Temperature sampling changes the likelihood that the model selects less probable tokens. Samples with low temperature are predictable and safe! Those with high temperature tend to be more diverse and surprising, often leading to a greater risk of hallucination.

So, increasing the temperature sampling effectively flattens the probability distribution. Which means lower-probability outcomes will be sampled more frequently. What we sometimes interpret as creativity may instead be the model exploration of less likely regions of the distribution.

6. Moving from possible to reliable

If our goal is to build AI systems that consistently work in real environments, we need to move beyond asking whether something is possible and focus on reliability. Again, easier said than done. But, some useful approaches to do that include:

1- Using techniques such as Platt Scaling and Isotonic Regression to help align confidence scores with observed performance.

2- Using methods such as Bayesian neural networks or Monte Carlo Dropout to help quantify what a model does not know.

3- Using external validation methods to enforce output structure and requirements, rather than assuming the model will naturally follow rules.

Final Thoughts

A few years ago, everyone was impressed by AI systems that simply predicted the next word. Now we are discovering that predicting the next word is only part of the problem.

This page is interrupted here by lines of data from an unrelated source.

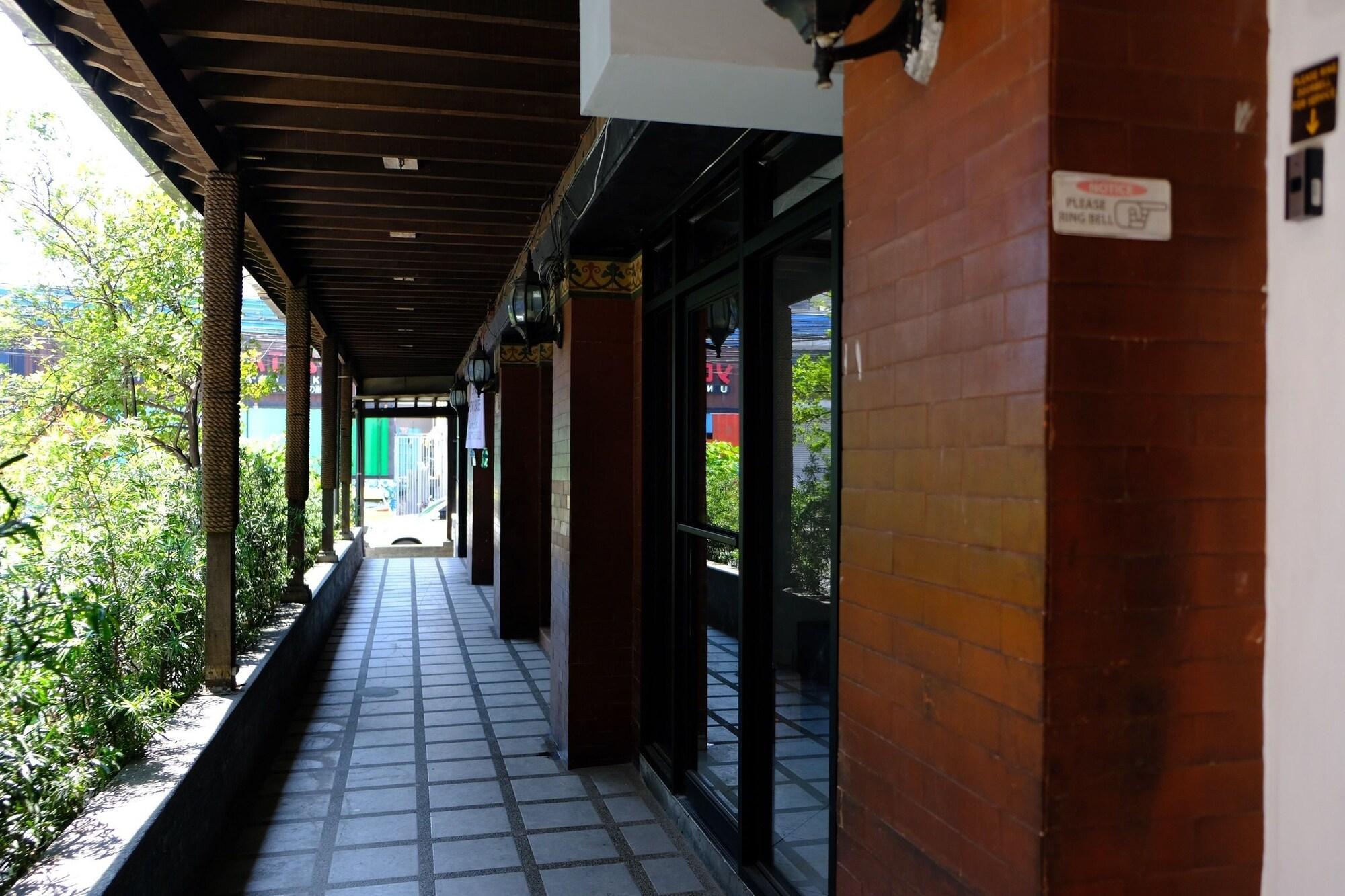 Vista Exterior Ola Hostel Manila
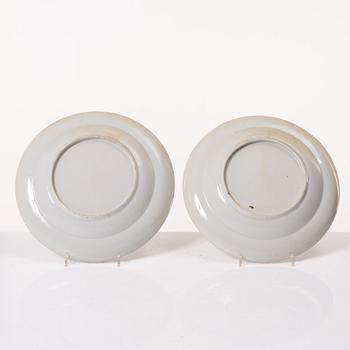 Tallrikar, ett par, porslin. Qingdynastin, Kanton, 1800-tal.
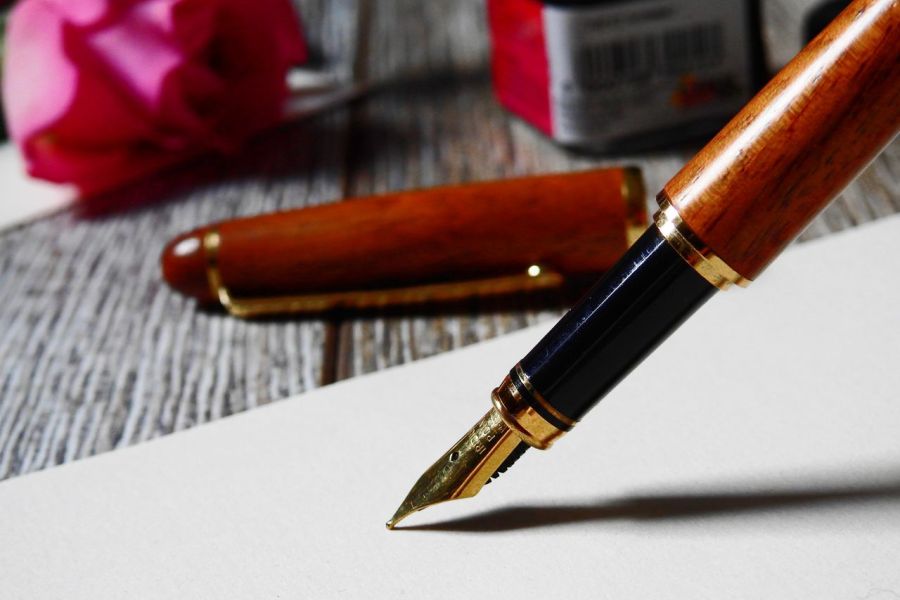 Mantenimiento y limpieza de plumas estilográficas: Cómo cuidar tu pluma para que dure toda la vida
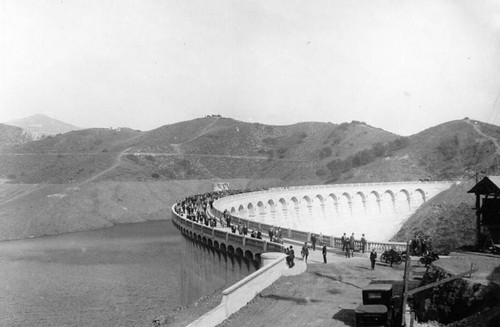 People walking on Mulholland Dam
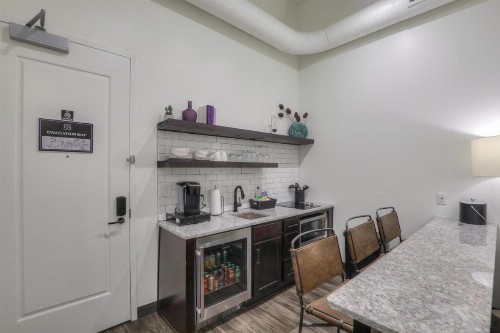 Studio 154 Luxury Hotel - image 37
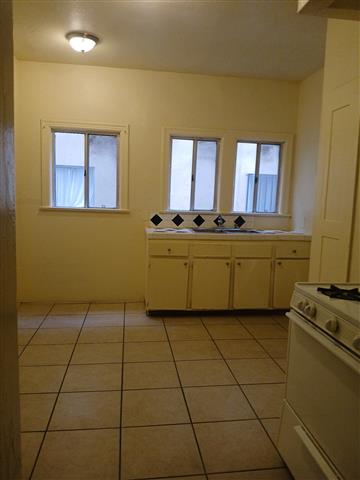 $1975 : 1 BEDROOM 1 BATH FOR RENT image 2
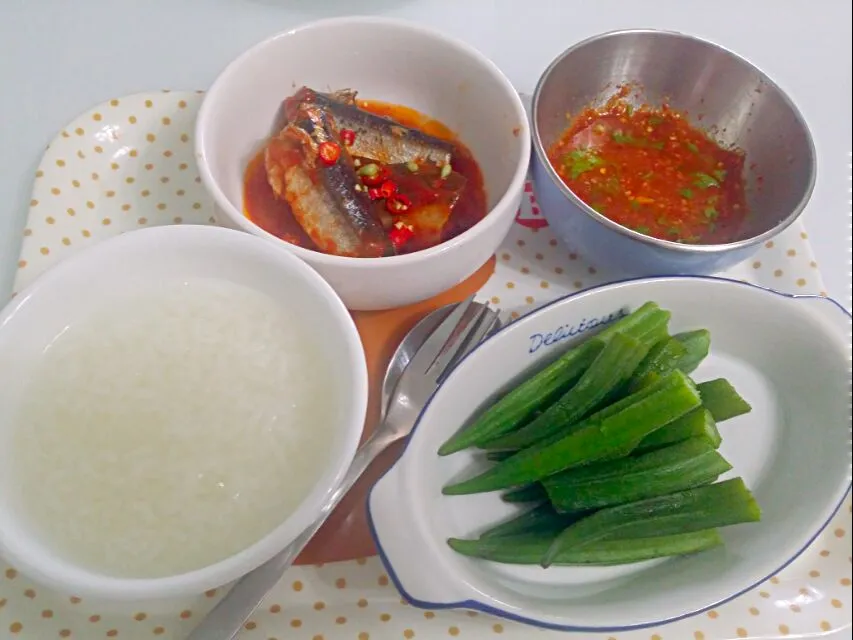 Simple Porridge Lunch with Sardines Lady's Fingers + Special.chilli.sauce 😉😍💋👅👄👄👄👄|🌷lynnlicious🌷さん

The harder challenge is predicting the right word repeatedly and reliably. Especially with new models popping up every day. With impressive models and many promises of a great performance. So, next time you see an impressive AI demo, I encourage you to ask (yourself or the person presenting the model):

“Is this what the model typically does, or is this a particularly lucky sample?”

In a world with nearly infinite possibilities, almost anything can happen. Engineering, however, is rarely about what can happen. It is about what you can trust to happen again.